The Dow Jones Industrials looked primed for a modest gain to start the day, and an upward move from Walt Disney (DIS -0.04%) was a key catalyst for the early advance. Yet even though Disney's financial results gave shareholders some much-needed optimism about the media and entertainment giant's long-term promise, the gains in that stock paled in comparison to those that AppLovin (APP 6.66%) shareholders enjoyed. Here's what you need to know about both stocks.

Disney gets a key win in the streaming wars

Shares of Disney rose 4% in premarket trading early Thursday. The entertainment giant reported results for its fiscal fourth quarter ended Sept. 30, and despite ongoing worries about the fundamentals of the video streaming business, Disney was able to put in a strong showing in that highly competitive industry niche.

Overall, Disney produced solid results for the quarter. Revenue of $21.2 billion was up 5% year over year. Adjusted earnings almost tripled from year-ago levels to $0.82 per share. For the full 2023 fiscal year, though, the performance was more muted, with sales climbing 7% and adjusted earnings picking up about 7% to $3.76 per share.

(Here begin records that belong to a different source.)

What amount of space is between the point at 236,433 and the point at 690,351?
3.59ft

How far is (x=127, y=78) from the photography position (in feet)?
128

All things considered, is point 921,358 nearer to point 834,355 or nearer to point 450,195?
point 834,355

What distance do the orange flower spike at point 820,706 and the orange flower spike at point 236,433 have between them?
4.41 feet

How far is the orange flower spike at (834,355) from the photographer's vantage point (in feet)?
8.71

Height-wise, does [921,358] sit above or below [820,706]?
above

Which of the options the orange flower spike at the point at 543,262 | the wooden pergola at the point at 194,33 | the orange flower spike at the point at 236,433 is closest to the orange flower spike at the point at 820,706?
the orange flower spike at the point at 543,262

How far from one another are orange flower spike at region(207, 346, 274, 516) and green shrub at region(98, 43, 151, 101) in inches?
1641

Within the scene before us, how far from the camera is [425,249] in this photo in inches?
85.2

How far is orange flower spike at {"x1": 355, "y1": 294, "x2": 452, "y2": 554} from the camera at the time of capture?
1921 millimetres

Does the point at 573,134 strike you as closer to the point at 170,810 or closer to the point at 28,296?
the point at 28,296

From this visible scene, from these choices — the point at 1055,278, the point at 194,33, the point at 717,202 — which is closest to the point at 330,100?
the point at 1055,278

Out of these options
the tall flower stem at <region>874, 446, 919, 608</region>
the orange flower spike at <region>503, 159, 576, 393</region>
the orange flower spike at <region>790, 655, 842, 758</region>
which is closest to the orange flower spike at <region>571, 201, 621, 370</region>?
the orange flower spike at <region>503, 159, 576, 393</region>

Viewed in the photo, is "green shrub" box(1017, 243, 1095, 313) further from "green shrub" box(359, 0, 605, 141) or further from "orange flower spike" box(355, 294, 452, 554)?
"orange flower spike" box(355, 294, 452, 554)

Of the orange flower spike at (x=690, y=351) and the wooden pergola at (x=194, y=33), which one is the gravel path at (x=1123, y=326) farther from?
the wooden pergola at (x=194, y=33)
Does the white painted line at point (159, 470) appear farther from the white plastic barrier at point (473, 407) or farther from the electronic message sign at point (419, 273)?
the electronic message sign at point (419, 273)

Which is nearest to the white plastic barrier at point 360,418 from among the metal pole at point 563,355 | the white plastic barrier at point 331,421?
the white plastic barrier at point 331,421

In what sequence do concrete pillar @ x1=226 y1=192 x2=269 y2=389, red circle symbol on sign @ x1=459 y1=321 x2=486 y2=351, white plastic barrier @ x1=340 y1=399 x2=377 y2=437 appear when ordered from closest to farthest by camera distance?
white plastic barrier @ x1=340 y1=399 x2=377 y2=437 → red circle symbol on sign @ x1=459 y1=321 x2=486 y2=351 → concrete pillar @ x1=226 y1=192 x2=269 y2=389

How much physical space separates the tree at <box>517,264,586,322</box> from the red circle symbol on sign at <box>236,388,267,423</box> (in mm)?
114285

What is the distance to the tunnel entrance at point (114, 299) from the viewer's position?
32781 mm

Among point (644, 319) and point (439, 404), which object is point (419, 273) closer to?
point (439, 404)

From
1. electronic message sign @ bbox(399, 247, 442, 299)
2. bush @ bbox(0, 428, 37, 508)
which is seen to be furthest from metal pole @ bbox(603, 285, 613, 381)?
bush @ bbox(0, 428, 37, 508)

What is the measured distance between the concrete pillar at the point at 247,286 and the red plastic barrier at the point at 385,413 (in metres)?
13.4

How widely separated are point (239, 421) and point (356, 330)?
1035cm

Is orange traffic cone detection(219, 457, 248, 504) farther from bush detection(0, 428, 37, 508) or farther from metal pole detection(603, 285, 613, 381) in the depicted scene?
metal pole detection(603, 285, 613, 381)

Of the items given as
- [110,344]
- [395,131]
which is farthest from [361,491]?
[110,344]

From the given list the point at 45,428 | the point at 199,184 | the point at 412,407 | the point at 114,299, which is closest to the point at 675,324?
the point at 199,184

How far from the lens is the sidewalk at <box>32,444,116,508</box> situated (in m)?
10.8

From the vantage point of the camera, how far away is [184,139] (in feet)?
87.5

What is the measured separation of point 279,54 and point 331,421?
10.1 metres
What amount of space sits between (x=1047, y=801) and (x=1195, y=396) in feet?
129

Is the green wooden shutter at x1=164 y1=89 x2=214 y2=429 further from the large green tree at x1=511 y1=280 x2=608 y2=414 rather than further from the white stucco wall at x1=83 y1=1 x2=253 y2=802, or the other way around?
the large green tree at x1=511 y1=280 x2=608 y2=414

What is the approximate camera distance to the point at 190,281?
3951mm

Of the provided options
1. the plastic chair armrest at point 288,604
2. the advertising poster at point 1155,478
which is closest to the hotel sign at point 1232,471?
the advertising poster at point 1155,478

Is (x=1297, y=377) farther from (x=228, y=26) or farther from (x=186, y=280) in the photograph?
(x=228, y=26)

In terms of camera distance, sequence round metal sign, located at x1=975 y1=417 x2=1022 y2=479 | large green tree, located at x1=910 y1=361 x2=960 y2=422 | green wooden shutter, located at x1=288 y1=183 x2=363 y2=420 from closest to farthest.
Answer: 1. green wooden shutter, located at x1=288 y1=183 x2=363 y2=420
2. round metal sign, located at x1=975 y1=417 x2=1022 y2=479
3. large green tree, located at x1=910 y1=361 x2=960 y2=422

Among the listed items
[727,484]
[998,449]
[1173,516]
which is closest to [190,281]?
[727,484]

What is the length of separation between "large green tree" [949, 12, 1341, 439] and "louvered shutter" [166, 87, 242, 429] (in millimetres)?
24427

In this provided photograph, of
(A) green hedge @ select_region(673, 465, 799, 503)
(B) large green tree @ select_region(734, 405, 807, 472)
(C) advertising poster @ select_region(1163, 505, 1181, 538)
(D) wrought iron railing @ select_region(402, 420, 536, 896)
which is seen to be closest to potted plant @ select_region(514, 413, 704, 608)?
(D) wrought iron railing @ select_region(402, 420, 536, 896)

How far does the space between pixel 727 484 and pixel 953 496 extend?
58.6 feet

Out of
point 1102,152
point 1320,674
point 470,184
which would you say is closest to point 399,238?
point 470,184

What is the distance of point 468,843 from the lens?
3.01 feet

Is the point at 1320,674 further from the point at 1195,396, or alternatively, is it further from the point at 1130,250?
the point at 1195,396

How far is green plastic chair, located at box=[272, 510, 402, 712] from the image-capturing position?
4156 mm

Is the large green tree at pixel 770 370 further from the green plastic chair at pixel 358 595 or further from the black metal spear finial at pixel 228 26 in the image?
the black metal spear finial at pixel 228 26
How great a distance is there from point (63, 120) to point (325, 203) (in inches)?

On the streaming side of the business, the Disney+ subscription service gained nearly 7 million core subscribers during the quarter. The gains came in part because of major releases like The Little Mermaid and the third installment of the Guardians of the Galaxy movie franchise, along with various original series both domestically and internationally. ESPN performed well, as did the cruise and theme park segments.

Most notably, Disney said that it expects streaming to become profitable by this time next year, and although it predicted a potentially rocky road to reach profitability, shareholders seemed content with the news. Combined with projections for substantial free cash flow growth in fiscal 2024 due to cost reductions, Disney looks like it might finally have found a road map to a full recovery.

Tech investors are AppLovin it

Meanwhile, shares of AppLovin jumped 14% early Thursday. The marketing platform provider reported third-quarter financial results that made investors even more confident about the company's comeback story.

AppLovin reported revenue of $864 million for the period, up 21% year over year. Net income for the quarter more than quadrupled to $109 million, producing earnings of $0.30 per share.

AppLovin CEO Adam Foroughi was pleased about what he called the company's "best quarter ever," noting that the company's artificial intelligence (AI)-based AXON 2.0 advertising engine was a key driver for the strong results. Indeed, software platform revenue jumped at a 65% annual rate during the quarter, helping to offset weaker sales in AppLovin's former core apps segment.

Shareholders have been highly impressed with the shift in AppLovin's approach, as the stock has jumped more than 400% from its 2022 lows. As more app developers try to monetize their products, AppLovin is in a great position to keep building its business, making more stock repurchases and generally getting itself back into strong financial shape.